◆ **Page excerpt**
Answer #1    Answered By: Stefan Thompson     Answered On: Apr 18

I (and Fowler ;) think: (most of the time) it's reasonable to move logic
to DB as much as possible!

so... consider brokers (such as Apache iBATIS) too ! ;-)

 
Answer #2    Answered By: Ivan Coleman     Answered On: Apr 18

Thanks for your input. Can you give an execute summary why you prefer iBATIS? What are the merits as compared to those of other technologies? I understand having database  hold certain amount of truth is a good  idea but getting the right order of magnitude is not always easy for me. In certain circumstances, such as the crappy database I am dealing with, shifting too much toward database makes database a contention point.

 
Answer #3    Answered By: Jet Brown     Answered On: Apr 18

All of us know that every project  has its own requirements and hence need
its own solutions, technologies  and frameworks. Choosing technologies for
every project should depend of factors such as requirements, maturity and
team's experience. Database access  technology follows the same role.

Bellow I refer to some points showing why brokers out perform ORMs. To be
fair, I have also tried to point to the circumstances where ORMs are
better alternatives.

Please note that these are my own comments. Other friends might have other
(and maybe more correct) points which are fully respected. I'm not
interested in starting a war by any means but simply refer to some of my
own experiments. Any comments are welcomed...

1. iBATIS has a very short and fast learning curve. All you need to know
is SQL (which you already know :). Believe it or not your team can master
iBATIS SQL Map in less than an hour. Tell me how much is the same for an
ORM ?

◆ **Data lines**
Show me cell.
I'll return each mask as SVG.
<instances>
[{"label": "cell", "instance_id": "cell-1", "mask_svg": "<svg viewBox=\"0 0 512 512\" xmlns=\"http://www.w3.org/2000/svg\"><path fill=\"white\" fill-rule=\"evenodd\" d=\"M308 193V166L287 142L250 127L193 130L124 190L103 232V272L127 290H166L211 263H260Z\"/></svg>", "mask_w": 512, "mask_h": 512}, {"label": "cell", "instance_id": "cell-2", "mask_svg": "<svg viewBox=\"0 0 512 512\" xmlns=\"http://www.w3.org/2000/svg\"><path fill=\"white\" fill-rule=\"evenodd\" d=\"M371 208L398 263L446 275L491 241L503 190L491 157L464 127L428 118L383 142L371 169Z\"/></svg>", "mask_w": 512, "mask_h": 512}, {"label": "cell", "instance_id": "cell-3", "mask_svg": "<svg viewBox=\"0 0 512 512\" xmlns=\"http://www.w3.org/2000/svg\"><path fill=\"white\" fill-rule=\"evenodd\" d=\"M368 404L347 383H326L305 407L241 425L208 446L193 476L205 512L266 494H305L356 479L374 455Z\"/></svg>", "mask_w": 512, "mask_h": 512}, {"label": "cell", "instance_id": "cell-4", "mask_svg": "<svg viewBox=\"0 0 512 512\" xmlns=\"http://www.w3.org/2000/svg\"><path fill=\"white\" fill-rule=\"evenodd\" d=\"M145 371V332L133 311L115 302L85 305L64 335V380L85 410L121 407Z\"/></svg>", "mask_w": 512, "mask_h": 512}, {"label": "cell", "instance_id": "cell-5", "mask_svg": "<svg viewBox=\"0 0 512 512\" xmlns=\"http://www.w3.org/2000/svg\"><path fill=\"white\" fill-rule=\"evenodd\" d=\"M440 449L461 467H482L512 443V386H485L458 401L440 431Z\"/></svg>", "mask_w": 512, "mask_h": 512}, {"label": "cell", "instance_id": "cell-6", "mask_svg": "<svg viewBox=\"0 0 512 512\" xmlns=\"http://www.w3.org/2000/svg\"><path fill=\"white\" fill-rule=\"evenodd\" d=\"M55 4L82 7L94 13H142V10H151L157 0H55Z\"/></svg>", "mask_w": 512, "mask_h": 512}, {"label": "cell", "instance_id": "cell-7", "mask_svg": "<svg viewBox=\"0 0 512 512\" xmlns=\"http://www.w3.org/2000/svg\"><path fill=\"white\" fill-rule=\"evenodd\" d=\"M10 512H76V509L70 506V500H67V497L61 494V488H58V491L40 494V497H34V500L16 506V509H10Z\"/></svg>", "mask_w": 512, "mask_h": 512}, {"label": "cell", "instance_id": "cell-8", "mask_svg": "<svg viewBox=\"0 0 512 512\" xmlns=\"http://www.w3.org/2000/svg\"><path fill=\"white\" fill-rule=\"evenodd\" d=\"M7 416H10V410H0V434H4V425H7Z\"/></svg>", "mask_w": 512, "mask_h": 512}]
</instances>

◆ **Brief 1**
Can you quote the part of the forum thread that opens with the words containing "All of us know" and closes with "the same role."?
◆ **Brief 2**
Can you print the records from their first line through the line containing "<instances>", including both of those lines?
The forum thread and the records have nothing to do with each other.

◆ **Result 1**
All of us know that every project  has its own requirements and hence need
its own solutions, technologies  and frameworks. Choosing technologies for
every project should depend of factors such as requirements, maturity and
team's experience. Database access  technology follows the same role.

◆ **Result 2**
Show me cell.
I'll return each mask as SVG.
<instances>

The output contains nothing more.